In steps 1 and 2, we import a standard dataset, the wine dataset, as well as the libraries needed for classification. A more interesting step follows, in which we specify how long we would like the hyperparameter search to be, in terms of a number of combinations of parameters to try. The longer the search, the better the results, at the risk of overfitting and extending the computational time. In step 4, we select XGBoost as the model, and then specify the number of classes, the type of problem, and the evaluation metric. This part will depend on the type of problem. For instance, for a regression problem, we might set eval_metric = 'rmse' and drop num_class together.
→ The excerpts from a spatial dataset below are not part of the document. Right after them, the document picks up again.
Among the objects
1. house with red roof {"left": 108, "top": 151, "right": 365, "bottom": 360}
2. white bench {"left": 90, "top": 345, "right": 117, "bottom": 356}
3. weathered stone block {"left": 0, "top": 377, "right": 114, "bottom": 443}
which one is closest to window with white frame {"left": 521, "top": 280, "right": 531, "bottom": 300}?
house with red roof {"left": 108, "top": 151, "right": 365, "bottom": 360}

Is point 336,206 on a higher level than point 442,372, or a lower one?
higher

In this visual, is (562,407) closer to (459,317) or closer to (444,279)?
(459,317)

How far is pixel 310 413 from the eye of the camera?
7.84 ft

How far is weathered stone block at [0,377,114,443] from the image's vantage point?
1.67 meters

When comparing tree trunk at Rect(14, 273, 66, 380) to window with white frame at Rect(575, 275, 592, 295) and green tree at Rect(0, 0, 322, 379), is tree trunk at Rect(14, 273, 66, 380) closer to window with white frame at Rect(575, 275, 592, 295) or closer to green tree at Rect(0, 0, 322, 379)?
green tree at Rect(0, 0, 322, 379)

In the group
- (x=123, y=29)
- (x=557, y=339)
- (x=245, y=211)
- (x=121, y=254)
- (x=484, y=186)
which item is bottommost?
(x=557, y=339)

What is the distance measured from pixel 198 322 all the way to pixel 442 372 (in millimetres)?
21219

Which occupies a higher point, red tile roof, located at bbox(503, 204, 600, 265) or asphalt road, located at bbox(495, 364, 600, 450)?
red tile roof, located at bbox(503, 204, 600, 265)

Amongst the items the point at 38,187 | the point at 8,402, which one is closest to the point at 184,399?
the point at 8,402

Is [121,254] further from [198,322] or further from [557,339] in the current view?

Other models than XGBoost can be selected with the hyperparameter optimizer as well. In the next step, (step 5), we specify a probability distribution over each parameter that we will be exploring. This is one of the advantages of using BayesSearchCV over a simple grid search, as it allows you to explore the parameter space more intelligently. Next, we specify our cross-validation scheme (step 6). Since we are performing a classification problem, it makes sense to specify a stratified fold. However, for a regression problem, StratifiedKFold should be replaced with KFold.
Also note that a larger splitting number is preferred for the purpose of measuring results, though it will come at a computational price. In step 7, you can see additional settings that can be changed. In particular, n_jobs allows you to parallelize the task. The verbosity and the method used for scoring can be altered as well. To monitor the search process and the performance of our hyperparameter tuning, we define a callback function to print out the progress in step 8. The results of the grid search are also saved in a CSV file. Finally, we run the hyperparameter search (step 9). The output allows us to observe the parameters and the performance of each iteration of the hyperparameter search.
In this book, we will refrain from tuning the hyperparameters of classifiers. The reason is in part brevity, and in part because hyperparameter tuning here would be premature optimization, as there is no specified requirement or goal for the performance of the algorithm from the end user. Having seen how to perform it here, you can easily adapt this recipe to the application at hand.
Another prominent library for hyperparameter tuning to keep in mind is hyperopt.